Ok, I will try to do this real soon, but for some strange reason I _really_
wanted to add my $0.02 to this sub-thread now.  (I had sent email to somewhere
for this gmake feature about 4 years ago...)

>   ny> I didn't mean to imply that make proper would be doing the work of
>   ny> generating and checking the hash, version, etc.  Rather, the
>   ny> developer who created the code for the condition would be
>   ny> responsible for coding it in such a way that it's able to retrieve
>   ny> and store this info somewhere.
>
> That's an idea.  I was kind of thinking that make would offer to save a
> token in its own directory structure representing the "state" of the
> target.  This token would be generic; maybe a union of a void* and a
> long unsigned or something.  That way make could avoid keeping duplicate
> structures representing files.

As per my old email, I was thinking of a .<target>.sig file or some such.
Whenever a target's rules are run _and_ the target is created/exists, make
would update the .<target>.sig file with some user defined signature, 
out-of-the-box either MD5, TLM, or whatever.  Then under user control
(yet another option), when make did the update check, it would use the
.<target>.sig file instead of a stat.  If the .sig file did not exist, it would 
be
nice to default to the stat.

One thing that would be really cool is if a hash is also taken of the entire,
expanded target rules and included that in the .<target>.sig file as well.  This
way, if say a macro was changed that is referenced in the target rules,
say changing CFLAGS from "-O2" to "-O3", then make could
determine that the target rules have changed and rebuild the target.

!

With these two enhancements, make would handle some of clearmake's
functionality.  And it would be soooo cool.

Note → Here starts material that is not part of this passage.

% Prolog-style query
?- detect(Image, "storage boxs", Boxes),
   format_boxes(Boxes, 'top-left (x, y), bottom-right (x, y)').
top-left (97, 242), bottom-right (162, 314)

I would imagine that the user could define either an external function or
use either the internal mtime or MD5(?) function.  The hash of the target
rules themselves could just be a MD5 - it may not be that time expensive
for such a small piece of data.

>   ny> Anyway, just blue sky dreaming; the situations in which such a
>   ny> feature to be useful are extremely rare IME.  YMMV, of course.
>
> Actually in my "real life" job I'd love to have this capability--I think
> it could be (part of) a very, very significant savings in developer
> productivity.  Maybe someday I'll convince my managers in that life to
> let me work on it :).

I would love it too.  This way, when the SCM system sync's a workspace
back in time, things would rebuild.  And in particular, as with the reason
that started this thread in the first place, by using a MD5, if the contents
of the file did not change, even if the mtime did, then downstream
dependencies do not get rebuilt.  Oh, it would be so cool.